Since the start of 2012, Boko Haram’s activities have led to 1,000 deaths, an increase of 50 percent from 2011. In January 2012, Boko Haram fighters overran a police barracks in the city of Kano, killing 200 people. The group has also bombed churches in the city of Jos, carried out a suicide bomb attack at the United Nations headquarters in Abuja, the capital, and targeted the vice president and a senator.
The violence has resulted in a 30 percent drop in the GDP of the north. Still, Boko Haram’s popularity and influence continue to skyrocket. Attacks outside Borno state have increased from 22 percent to 64 percent, arousing fear that the group is inching closer toward Lagos, the economic capital of the country in the southwest. On Sundays, some roads in Lagos that lead into churches are sometimes closed off for security reasons.
When senior Tarere Eyimina last went home to Lagos, she recalls warning her father to avoid driving along the bridge that connects the mainland to Lagos Island. “Please don’t go on that bridge,” she told her father, because “they are threatening to bomb the bridge.” That said, sophomore Olaloye Oyedotun, also from Nigeria, says that Boko Haram is still wary of extending too far south.
“If they carry out in Lagos, which is the economic capital Nigeria, the capital of all industry, the rest of the country will declare war with them,” Oyedotun said.
The government is already waging war on Boko Haram. Major General Sarkin-Yaki Bellow supports the Joint Task Force, a special unit specifically designed to deal with destabilizing elements. The JTF consists of troops from the armed forces, police and state security. All Africa reports that on Sunday, Oct. 7, the JTF killed 30 Boko Haram fighters including the commander for the state of Yobe who goes by the alias “Bakaka.”

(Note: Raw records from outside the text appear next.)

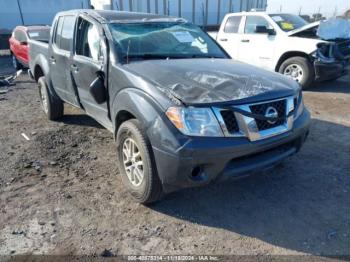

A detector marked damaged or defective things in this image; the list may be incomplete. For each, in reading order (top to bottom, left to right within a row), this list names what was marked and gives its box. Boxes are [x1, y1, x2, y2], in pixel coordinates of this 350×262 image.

damaged hood [123, 58, 298, 105]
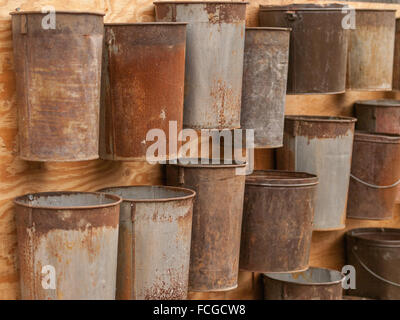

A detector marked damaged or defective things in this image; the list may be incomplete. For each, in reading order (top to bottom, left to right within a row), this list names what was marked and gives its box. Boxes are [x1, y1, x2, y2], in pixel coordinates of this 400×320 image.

rusted metal bucket [11, 11, 104, 161]
rusty cylindrical can [11, 11, 104, 161]
corroded tin container [11, 11, 104, 161]
rusty cylindrical can [100, 22, 188, 161]
rusted metal bucket [100, 23, 188, 161]
corroded tin container [100, 23, 188, 161]
rusted metal bucket [155, 1, 247, 129]
rusty cylindrical can [155, 1, 247, 129]
corroded tin container [155, 1, 247, 129]
rusted metal bucket [241, 27, 290, 148]
rusty cylindrical can [241, 27, 290, 148]
corroded tin container [241, 27, 290, 148]
rusted metal bucket [260, 3, 346, 94]
rusty cylindrical can [260, 4, 346, 94]
corroded tin container [260, 4, 346, 94]
rusted metal bucket [346, 9, 396, 91]
rusty cylindrical can [346, 9, 396, 91]
rusted metal bucket [14, 191, 121, 298]
rusty cylindrical can [14, 191, 122, 298]
corroded tin container [14, 191, 122, 298]
rusted metal bucket [97, 185, 196, 300]
rusty cylindrical can [97, 185, 196, 300]
corroded tin container [97, 185, 196, 300]
rusty cylindrical can [164, 159, 245, 292]
corroded tin container [165, 159, 245, 292]
rusted metal bucket [166, 159, 247, 292]
rusted metal bucket [239, 170, 318, 272]
rusty cylindrical can [239, 170, 318, 272]
corroded tin container [239, 170, 318, 272]
rusted metal bucket [262, 268, 344, 300]
rusty cylindrical can [262, 268, 344, 300]
rusted metal bucket [276, 115, 358, 230]
rusty cylindrical can [276, 115, 358, 230]
corroded tin container [278, 115, 356, 230]
rusted metal bucket [346, 131, 400, 219]
rusty cylindrical can [346, 131, 400, 219]
rusted metal bucket [346, 228, 400, 300]
rusty cylindrical can [346, 228, 400, 300]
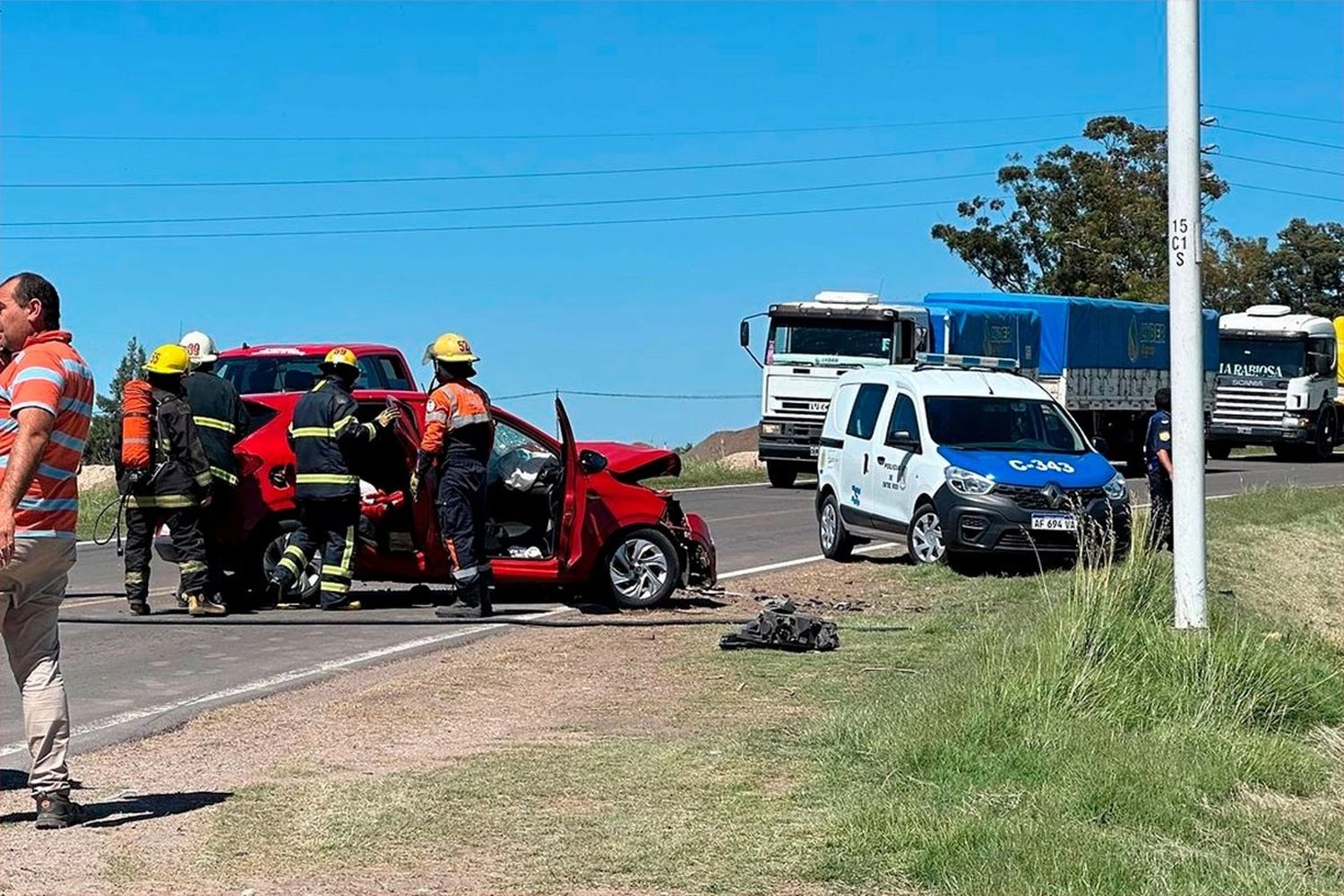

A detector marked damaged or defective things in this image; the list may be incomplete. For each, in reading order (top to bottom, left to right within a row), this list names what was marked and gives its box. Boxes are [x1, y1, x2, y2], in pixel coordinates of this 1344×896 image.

damaged red car [159, 346, 715, 609]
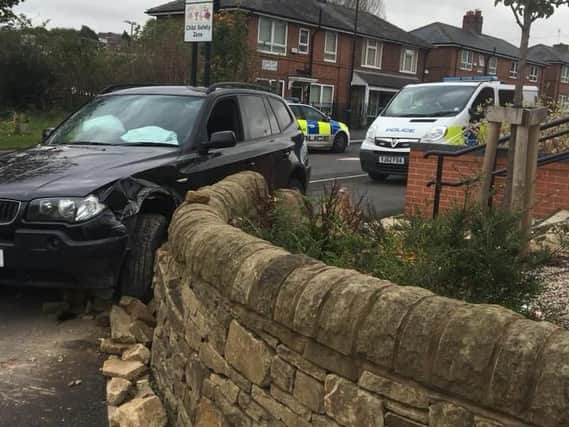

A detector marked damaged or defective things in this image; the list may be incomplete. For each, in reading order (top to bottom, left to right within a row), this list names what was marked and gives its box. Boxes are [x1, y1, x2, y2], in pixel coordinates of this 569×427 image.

damaged stone wall [152, 171, 569, 427]
broken stonework [121, 344, 151, 364]
broken stonework [102, 358, 148, 382]
broken stonework [106, 380, 133, 406]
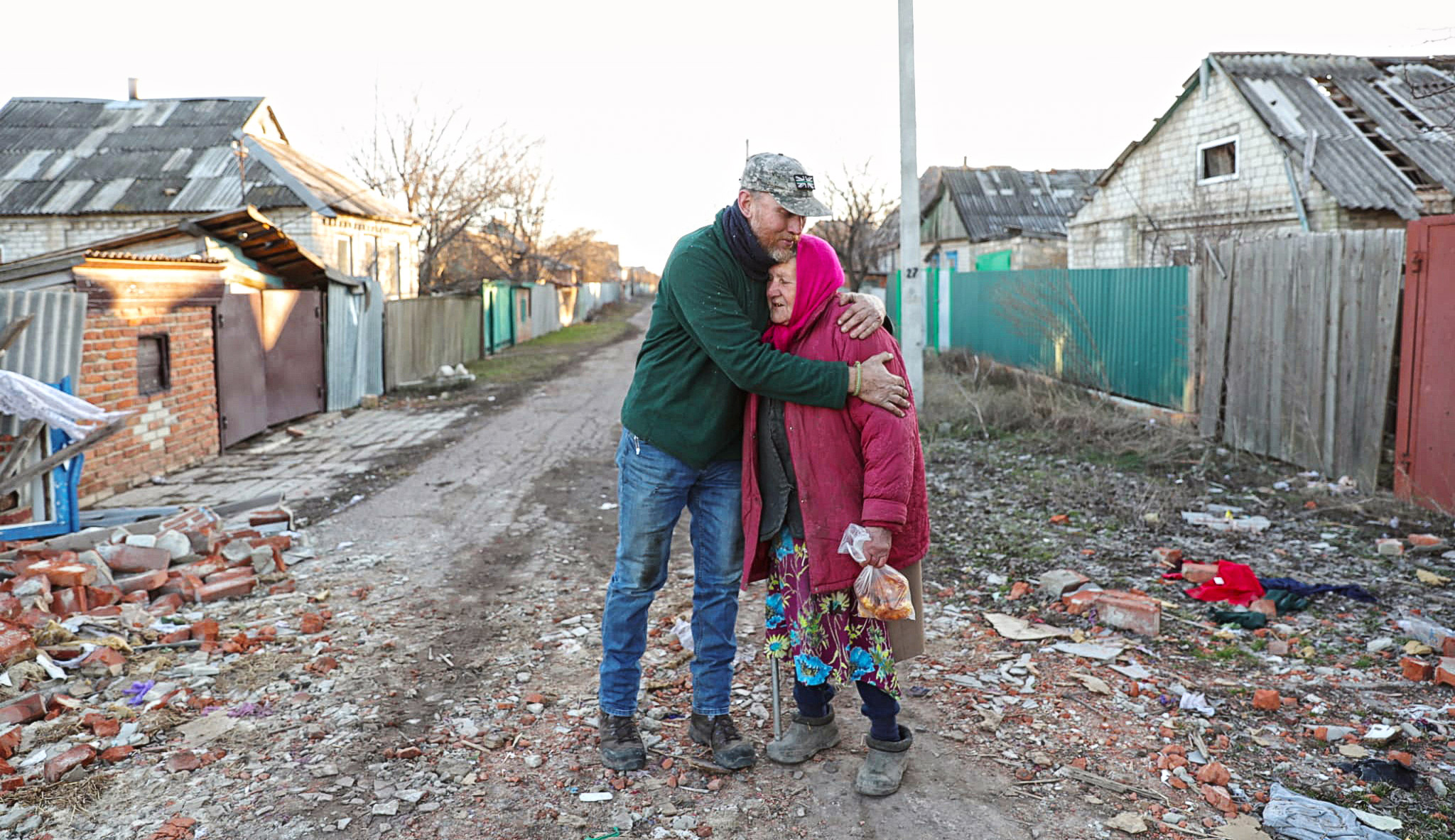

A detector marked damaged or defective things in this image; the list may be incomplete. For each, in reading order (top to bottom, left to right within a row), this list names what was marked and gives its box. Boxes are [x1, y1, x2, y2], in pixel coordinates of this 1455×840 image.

Though seemingly effective, military force is a dead-end tactic. The military’s brutality, after all, was the very catalyst that transformed Boko Haram into a vengeful harbinger of death. And it is not as if Nigeria’s armed forces have legitimate grounds to wage a moral war. According to Open Society Foundation, the Nigerian police kill 2,500 people a year — more than Boko Haram — in large part due to poor training, trigger-happiness and a low regard for human life.
Newly appointed national security adviser Sambo Dasuki thinks that engaging Boko Haram in talks, not shootouts, will more likely secure a peaceful solution. Like any group, Boko Haram consists of hardliners and moderates. By negotiating, he hopes to “peel the more flexible of Boko Haram’s peel away from the ultras and negotiate a better deal, especially on the economic front, for northerners.” President Goodluck Jonathan agrees; from his viewpoint, cracking down too hard on Boko Haram will only further alienate the north.

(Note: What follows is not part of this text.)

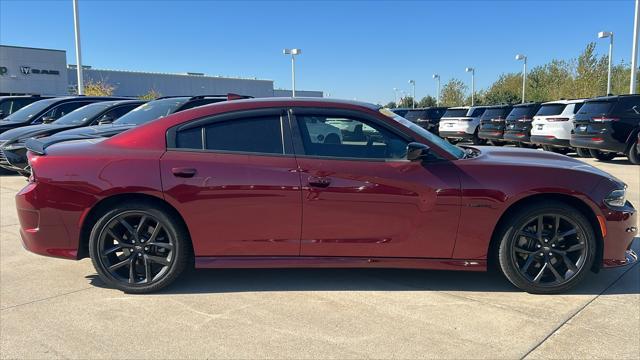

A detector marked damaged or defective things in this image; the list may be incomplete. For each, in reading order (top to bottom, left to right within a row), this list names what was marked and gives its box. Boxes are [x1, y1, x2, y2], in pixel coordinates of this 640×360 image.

concrete pavement crack [520, 260, 640, 358]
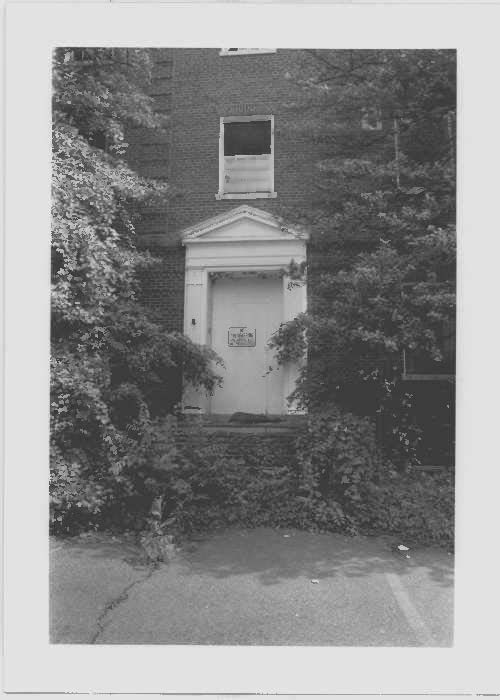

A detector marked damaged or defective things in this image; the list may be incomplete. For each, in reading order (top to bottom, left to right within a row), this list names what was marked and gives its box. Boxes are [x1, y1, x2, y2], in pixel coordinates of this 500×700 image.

cracked pavement [49, 532, 454, 644]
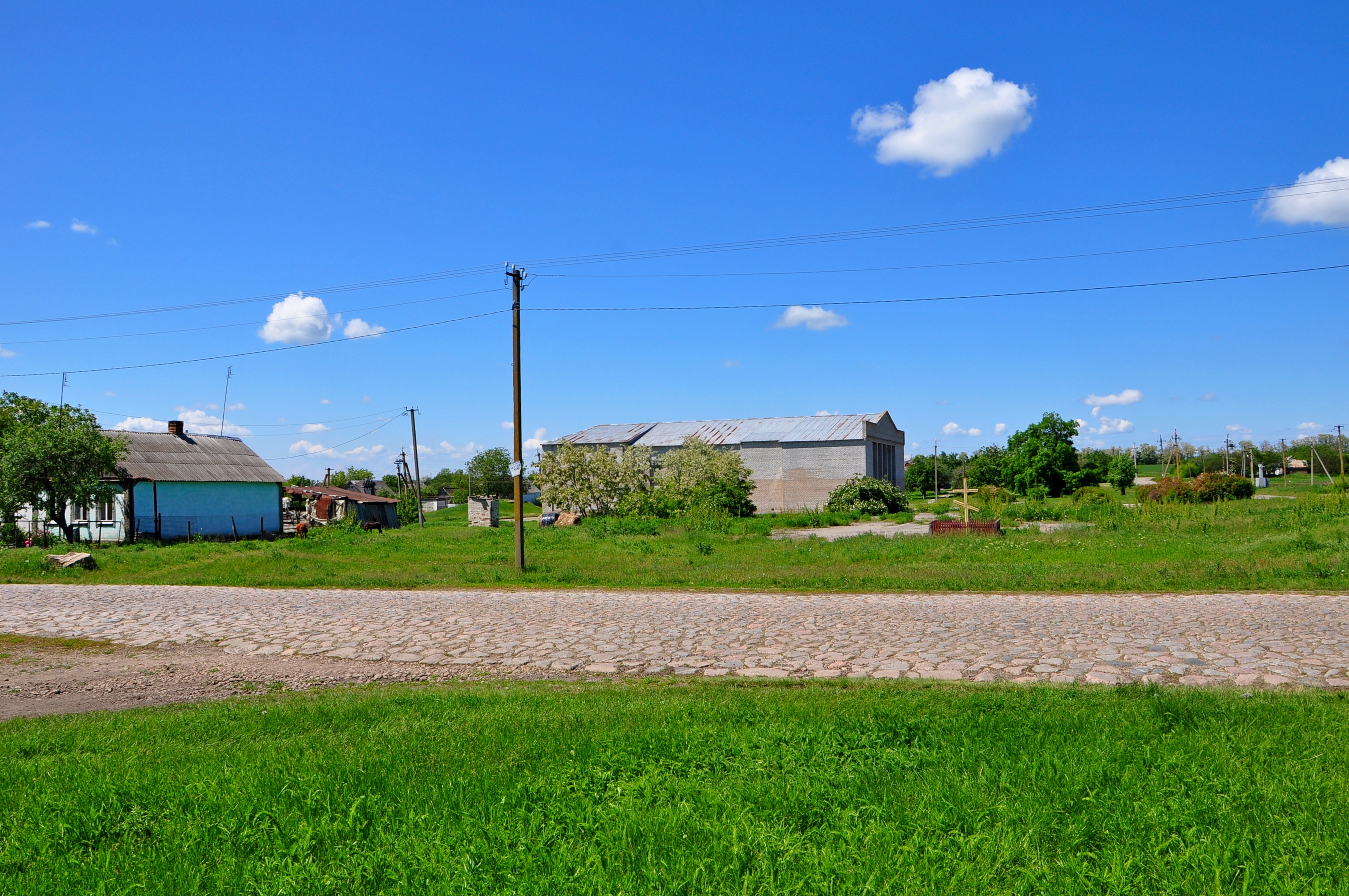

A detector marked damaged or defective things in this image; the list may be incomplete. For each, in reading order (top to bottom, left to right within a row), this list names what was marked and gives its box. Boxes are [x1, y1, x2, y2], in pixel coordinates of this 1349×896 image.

Unfortunately, most of Boko Haram’s demands are non-negotiable — i.e. the banishment of Western education.
“If they were a group that could be paid off, it would be easier … but this is not a question about material things anymore,” Oyedotun said.
“This is a question about ideology now.”
Senior Sulihat Mudasiru, a self-identified Muslim Nigerian asserts that Boko Haram’s stubbornness does not represent Islam.
“Islam does not practice killing people,” she said. “To make peace you kill people? … That’s not what the Koran preaches.”
Time is running out. The longer it takes for the government to squelch Boko Haram — militarily or through negotiation — the closer Nigeria comes to a potential split between north and south. The Biafran War from 1967-1970 emerged from ethnic tensions and caused over one million deaths.
Nigeria has a population of 160 million people evenly divided between Muslims and Christians — a civil war along religious lines will undoubtedly have far bloodier consequences.